Journal of New Music Research | 2014
Preeti Rao; Joe Cheri Ross; Kaustuv Kanti Ganguli; Vedhas Pandit; Vignesh Ishwar; Ashwin Bellur; Hema A. Murthy
Abstract Ragas are characterized by their melodic motifs or catch phrases that constitute strong cues to the raga identity for both the performer and the listener, and therefore are of great interest in music retrieval and automatic transcription.

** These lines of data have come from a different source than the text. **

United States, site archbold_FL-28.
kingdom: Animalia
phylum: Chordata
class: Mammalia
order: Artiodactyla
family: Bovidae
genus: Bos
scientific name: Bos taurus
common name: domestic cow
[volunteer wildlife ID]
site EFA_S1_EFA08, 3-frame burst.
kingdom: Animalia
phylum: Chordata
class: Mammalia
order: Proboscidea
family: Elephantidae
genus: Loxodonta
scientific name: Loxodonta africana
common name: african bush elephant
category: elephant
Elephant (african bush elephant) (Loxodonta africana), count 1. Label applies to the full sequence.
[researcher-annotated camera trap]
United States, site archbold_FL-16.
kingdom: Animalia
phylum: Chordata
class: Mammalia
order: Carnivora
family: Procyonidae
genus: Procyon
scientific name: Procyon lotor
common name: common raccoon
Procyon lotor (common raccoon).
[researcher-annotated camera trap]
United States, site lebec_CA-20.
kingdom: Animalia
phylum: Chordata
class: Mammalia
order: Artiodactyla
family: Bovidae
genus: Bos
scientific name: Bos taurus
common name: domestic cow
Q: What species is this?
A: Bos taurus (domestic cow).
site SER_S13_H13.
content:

While the characteristic phrases, or pakads, appear in written notation as a sequence of notes, musicological rules for interpretation of the phrase in performance in a manner that allows considerable creative expression, while not transgressing raga grammar, are not explicitly defined. In this work, machine learning methods are used on labelled databases of Hindustani and Carnatic vocal audio concerts to obtain phrase classification on manually segmented audio. Dynamic time warping and HMM based classification are applied on time series of detected pitch values used for the melodic representation of a phrase. Retrieval experiments on raga-characteristic phrases show promising results while providing interesting insights on the nature of variation in the surface realization of raga-characteristic motifs within and across concerts.